_Task inputs_.

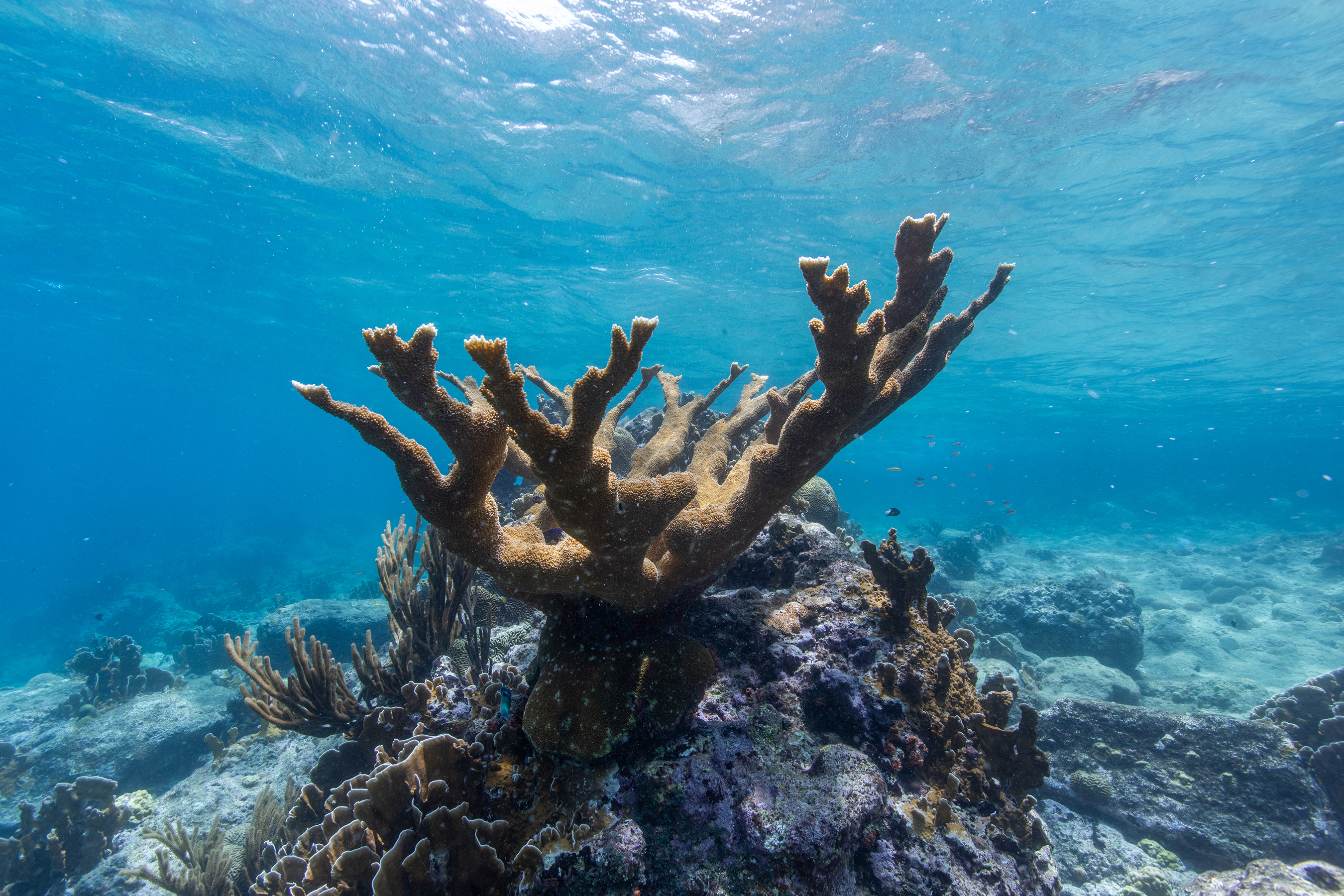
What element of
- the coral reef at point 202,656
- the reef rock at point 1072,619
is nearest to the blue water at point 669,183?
the coral reef at point 202,656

_Task details_. Copy the lines above word for word, omitting the picture.

_Full answer_.
What element of
- the coral reef at point 202,656
- the reef rock at point 1072,619
is nearest to the blue water at point 669,183?
the coral reef at point 202,656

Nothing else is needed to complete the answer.